The trouble is that you've defined your subset type family by induction on the structure of the contained list, but you're passing in a totally polymorphic (unknown) list whose structure is a mystery to GHC. You might think that GHC would be able to use induction anyway, but you'd be wrong. In particular, just as every type has undefined values, so every kind has "stuck" types. A notable example, which GHC uses internally and exports through (IIRC) GHC.Exts:

{-# LANGUAGE TypeFamilies, PolyKinds #-}

type family Any :: k

The Any type family is in every kind. So you could have a type-level list Int ': Char ': Any, where Any is used at kind [*]. But there's no way to deconstruct the Any into ': or []; it doesn't have any such sensible form.

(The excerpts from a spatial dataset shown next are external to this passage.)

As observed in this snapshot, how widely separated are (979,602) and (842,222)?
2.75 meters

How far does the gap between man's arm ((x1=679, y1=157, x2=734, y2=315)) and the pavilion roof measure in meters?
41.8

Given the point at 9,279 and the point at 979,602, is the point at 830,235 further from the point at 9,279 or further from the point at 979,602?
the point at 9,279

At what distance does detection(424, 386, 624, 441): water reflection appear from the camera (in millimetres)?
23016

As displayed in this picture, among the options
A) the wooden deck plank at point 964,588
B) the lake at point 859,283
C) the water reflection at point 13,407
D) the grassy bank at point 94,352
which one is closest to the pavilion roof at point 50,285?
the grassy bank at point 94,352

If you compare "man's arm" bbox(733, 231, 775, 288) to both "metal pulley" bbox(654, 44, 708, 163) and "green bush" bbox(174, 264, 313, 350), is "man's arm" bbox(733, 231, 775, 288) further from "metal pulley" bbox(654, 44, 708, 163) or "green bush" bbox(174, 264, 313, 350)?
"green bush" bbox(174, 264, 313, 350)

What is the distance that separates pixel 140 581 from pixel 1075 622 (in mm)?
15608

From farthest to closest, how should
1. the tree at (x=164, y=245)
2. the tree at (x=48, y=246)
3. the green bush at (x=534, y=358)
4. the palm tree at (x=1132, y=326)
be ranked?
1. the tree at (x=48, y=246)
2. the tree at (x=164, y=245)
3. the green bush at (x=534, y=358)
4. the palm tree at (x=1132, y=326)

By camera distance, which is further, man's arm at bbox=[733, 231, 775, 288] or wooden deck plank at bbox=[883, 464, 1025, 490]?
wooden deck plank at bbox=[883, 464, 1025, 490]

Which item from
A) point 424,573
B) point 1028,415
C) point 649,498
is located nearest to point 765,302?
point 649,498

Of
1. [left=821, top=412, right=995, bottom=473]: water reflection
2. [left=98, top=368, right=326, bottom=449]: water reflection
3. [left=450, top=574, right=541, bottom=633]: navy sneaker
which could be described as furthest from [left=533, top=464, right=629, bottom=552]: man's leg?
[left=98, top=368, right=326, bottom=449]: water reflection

Since type families like Any exist, GHC cannot safely use induction on types the way you wish.

If you want induction to work properly over type lists, you really need to use singletons or similar as Benjamin Hodgson suggests. Rather than passing just the type-level list, you need to pass also a GADT giving evidence that the type-level list is constructed properly. Recursively destructing the GADT performs induction over the type-level list.

The same sorts of limitations hold for type-level natural numbers.

data Nat = Z | S Nat
type family (x :: Nat) :+ (y :: Nat) :: Nat where
   'Z :+ y = y
   ('S x) :+ y = 'S (x :+ y)

data Natty (n :: Nat) where
  Zy :: Natty 'Z
  Sy :: Natty n -> Natty ('S n)

You might wish to prove

associative :: p1 x -> p2 y -> p3 z -> ((x :+ y) :+ z) :~: (x :+ (y :+ z))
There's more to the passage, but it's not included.